Créées à l'initiative des services de renseignement, les « fiches S » ne constituent, contrairement à de nombreuses idées reçues, ni un indicateur de la dangerosité d'une personne ni un outil de suivi de la radicalisation. Le fait d’être fiché « S » n’entraîne, pour les autorités, aucune obligation de suivi ou de surveillance mais signifie qu’on a été, à un moment, soupçonné de vouloir porter atteinte aux intérêts de l’Etat.

La fiche « S » n’est en réalité qu’une des nombreuses catégories d’un fichier vieux de plus de quarante ans : le fichier des personnes recherchées (FPR) : un terme générique puisque pour certaines catégories, il ne s’agit que de surveillance.

Créé en 1969, ce fichier comporterait plus de 400 000 noms, qu’il s’agisse de mineurs en fugue, d’évadés de prison, de membres du grand banditisme, de personnes interdites par la justice de quitter le territoire, mais aussi de militants politiques ou écologistes (antinucléaires, anarchistes, etc.). Chaque catégorie possède une classification, sous la forme d’une lettre : « M » pour les mineurs en fugue, « V » pour les évadés…et « S » pour sûreté de l’Etat.

La fiche « S » est d’abord un outil d’alerte pour les forces de l’ordre, une « mise en attention » pour les services entrant en relation avec cette personne, qui peuvent ensuite faire remonter plusieurs informations utiles : le signalement d'un passage de frontières, le mode de transport utilisé par un individu, les motifs de déplacement, les informations relatives aux accompagnants, le contenu de ses bagages…

Il s'agit donc d'un mécanisme de remontée d'informations, et non d'un placement sous surveillance active d'une personne, cet outil est susceptible de concerner un grand nombre de personnes. La fiche S est donc un moyen d'investigation, à faible coût humain, et non la marque que la personne est identifiée comme une « cible » ou un « objectif » des services de renseignement.

Toutes les personnes inscrites au fichier des personnes recherchées et pour lesquelles une fiche S a été créée ne sont en effet pas des objectifs des services de renseignement, c'est-à-dire des individus faisant l'objet d'une surveillance active par ces services.

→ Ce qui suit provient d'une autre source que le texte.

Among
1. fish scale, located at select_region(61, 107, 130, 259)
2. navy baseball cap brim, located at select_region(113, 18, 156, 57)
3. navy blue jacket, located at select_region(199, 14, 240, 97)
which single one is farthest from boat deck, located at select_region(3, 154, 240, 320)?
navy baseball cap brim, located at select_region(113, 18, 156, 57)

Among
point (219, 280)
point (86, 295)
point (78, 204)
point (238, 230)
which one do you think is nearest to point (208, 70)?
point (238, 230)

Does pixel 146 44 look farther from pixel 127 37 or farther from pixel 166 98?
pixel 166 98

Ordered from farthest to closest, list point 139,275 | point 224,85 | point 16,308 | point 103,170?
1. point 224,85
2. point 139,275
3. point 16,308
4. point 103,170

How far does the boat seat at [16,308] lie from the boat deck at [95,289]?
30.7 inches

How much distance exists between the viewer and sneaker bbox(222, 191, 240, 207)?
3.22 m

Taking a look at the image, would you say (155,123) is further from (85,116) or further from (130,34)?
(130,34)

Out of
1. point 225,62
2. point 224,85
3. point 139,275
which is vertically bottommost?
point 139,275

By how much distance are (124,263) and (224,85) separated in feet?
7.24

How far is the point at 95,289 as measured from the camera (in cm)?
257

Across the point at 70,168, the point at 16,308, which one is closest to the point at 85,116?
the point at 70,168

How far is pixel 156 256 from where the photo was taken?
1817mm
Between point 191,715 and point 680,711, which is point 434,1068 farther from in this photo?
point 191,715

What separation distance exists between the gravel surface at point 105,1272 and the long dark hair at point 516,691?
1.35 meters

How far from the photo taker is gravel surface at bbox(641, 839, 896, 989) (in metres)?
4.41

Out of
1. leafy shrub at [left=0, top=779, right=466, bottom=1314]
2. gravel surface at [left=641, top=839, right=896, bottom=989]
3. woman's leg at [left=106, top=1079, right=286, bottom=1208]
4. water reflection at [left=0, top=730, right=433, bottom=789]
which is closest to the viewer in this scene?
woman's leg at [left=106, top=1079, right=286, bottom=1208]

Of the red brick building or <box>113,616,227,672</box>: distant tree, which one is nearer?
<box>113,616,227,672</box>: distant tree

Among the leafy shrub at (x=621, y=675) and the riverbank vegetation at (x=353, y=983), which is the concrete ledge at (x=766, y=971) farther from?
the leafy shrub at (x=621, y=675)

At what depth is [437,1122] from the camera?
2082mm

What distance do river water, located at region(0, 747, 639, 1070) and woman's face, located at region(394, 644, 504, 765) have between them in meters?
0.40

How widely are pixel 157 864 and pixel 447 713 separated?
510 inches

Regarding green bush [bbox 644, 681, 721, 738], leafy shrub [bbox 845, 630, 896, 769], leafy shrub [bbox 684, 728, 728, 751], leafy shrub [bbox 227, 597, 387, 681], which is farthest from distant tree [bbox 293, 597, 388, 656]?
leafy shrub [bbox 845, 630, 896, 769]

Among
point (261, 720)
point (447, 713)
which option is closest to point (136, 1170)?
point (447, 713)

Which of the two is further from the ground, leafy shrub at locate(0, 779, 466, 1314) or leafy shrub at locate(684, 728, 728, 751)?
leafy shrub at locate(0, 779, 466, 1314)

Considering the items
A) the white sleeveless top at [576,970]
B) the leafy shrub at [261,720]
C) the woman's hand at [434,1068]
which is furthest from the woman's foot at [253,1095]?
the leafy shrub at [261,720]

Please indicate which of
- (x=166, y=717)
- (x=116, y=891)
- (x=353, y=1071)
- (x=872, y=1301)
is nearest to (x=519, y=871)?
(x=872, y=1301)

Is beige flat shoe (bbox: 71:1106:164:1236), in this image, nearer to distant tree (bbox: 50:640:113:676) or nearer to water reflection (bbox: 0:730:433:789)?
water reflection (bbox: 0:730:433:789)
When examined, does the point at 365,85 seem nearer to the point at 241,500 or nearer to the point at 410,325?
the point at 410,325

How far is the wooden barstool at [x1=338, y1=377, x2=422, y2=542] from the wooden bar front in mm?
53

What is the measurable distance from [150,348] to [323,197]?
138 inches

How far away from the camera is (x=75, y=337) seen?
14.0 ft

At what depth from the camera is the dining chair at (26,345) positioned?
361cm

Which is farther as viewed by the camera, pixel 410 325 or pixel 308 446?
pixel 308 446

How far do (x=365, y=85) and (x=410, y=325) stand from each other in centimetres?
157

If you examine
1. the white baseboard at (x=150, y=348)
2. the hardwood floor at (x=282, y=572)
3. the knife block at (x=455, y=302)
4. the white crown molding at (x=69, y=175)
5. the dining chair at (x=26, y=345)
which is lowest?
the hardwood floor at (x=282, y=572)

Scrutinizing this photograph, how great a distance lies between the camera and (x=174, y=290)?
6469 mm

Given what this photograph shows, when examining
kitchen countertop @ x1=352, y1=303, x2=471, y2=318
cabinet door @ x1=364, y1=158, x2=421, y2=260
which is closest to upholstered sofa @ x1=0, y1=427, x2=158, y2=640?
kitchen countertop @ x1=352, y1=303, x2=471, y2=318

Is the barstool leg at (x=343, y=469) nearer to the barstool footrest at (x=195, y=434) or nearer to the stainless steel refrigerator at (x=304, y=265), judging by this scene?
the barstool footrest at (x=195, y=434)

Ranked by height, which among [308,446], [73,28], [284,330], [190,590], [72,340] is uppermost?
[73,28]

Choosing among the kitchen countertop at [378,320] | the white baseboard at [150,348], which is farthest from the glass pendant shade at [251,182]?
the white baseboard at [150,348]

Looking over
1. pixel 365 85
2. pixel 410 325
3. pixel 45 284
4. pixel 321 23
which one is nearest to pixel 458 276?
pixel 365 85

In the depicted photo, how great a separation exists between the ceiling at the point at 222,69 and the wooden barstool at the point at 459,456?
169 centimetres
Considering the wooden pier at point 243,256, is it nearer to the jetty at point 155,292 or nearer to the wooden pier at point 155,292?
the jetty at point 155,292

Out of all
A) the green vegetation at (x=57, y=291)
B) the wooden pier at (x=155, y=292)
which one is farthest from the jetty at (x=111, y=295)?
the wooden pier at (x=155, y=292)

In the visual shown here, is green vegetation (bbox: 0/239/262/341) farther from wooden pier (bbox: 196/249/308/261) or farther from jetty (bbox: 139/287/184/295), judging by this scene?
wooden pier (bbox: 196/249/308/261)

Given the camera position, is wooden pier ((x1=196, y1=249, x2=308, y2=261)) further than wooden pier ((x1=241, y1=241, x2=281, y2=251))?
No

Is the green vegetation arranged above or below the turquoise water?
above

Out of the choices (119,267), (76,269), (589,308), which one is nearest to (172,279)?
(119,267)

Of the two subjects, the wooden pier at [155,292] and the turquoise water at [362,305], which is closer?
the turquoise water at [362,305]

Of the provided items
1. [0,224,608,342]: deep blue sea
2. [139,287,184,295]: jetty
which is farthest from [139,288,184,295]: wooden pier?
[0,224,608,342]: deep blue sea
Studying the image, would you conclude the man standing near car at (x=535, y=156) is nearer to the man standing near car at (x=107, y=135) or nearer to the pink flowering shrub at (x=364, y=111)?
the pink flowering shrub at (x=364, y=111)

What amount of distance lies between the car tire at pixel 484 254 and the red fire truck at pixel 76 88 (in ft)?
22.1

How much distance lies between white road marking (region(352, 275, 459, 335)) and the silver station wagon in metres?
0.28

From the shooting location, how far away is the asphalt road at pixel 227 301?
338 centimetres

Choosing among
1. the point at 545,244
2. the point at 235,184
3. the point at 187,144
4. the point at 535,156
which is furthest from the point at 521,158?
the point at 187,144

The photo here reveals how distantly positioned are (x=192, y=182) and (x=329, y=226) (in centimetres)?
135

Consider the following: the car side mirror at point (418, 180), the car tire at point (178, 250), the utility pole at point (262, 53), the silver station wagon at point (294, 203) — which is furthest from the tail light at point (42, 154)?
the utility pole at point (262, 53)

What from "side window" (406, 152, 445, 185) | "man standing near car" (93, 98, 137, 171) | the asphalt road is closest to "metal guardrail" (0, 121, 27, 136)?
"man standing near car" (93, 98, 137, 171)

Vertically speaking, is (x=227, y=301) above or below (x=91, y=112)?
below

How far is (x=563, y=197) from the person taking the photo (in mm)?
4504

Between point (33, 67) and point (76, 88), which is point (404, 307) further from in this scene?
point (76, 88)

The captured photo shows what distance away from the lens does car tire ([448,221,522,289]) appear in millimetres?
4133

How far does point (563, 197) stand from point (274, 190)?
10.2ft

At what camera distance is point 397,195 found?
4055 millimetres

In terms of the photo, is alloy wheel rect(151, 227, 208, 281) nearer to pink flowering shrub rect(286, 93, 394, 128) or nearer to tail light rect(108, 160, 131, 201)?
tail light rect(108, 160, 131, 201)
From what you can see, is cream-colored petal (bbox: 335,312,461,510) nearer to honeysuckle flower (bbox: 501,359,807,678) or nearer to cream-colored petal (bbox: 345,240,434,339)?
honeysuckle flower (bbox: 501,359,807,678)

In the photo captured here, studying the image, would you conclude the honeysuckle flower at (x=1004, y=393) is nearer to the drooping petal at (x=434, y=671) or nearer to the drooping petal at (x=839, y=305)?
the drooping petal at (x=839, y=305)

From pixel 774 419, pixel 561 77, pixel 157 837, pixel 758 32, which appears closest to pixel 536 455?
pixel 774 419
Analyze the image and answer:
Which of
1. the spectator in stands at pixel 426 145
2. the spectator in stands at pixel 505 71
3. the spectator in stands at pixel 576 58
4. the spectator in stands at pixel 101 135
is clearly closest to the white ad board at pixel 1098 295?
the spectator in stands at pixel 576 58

On ne peut pas arrêter quelqu’un, et encore moins l’expulser, au simple motif qu’il a une fiche « S ». Cela reviendrait à expulser toutes les personnes placées sur écoute par la justice au motif qu’elles sont sur écoute.

La catégorie « S » du fichier des personnes recherchées concerne un périmètre beaucoup plus large que les seuls individus radicalisés. Les fiches S ne sont, pour autant, pas dédiées au suivi de la radicalisation. Nombreux peuvent en effet être les motifs à l'origine de l'inscription S au FPR. Peuvent ainsi figurer au FPR, avec une fiche S, les personnes appartenant aux mouvements hooligans, aux mouvances d'ultragauche ou d'ultra-droite, etc .

Le FPR n'a en effet, par nature, aucune vocation à recenser exhaustivement les signalements de radicalisation.

Simple outil de collecte d'informations, la « fiche S » n'a, en second lieu, pas pour finalité de permettre le suivi régulier, et encore moins une surveillance, des individus entrés dans un processus de radicalisation. Elle se distingue, à cet égard, du fichier des signalements pour la prévention de la radicalisation à caractère terroriste (FSPRT) qui a pour finalité de centraliser les signalements des personnes radicalisées ou présentées comme telles lors de la transmission des signalements, qu'elles soient engagées dans un processus de radicalisation ou susceptibles de prendre part au jihad ou à des activités terroristes, et d'en permettre un suivi individualisé : il s'agit de s'assurer que chaque personne signalée fasse l'objet d'une prise en charge et d'un suivi administratifs par un service.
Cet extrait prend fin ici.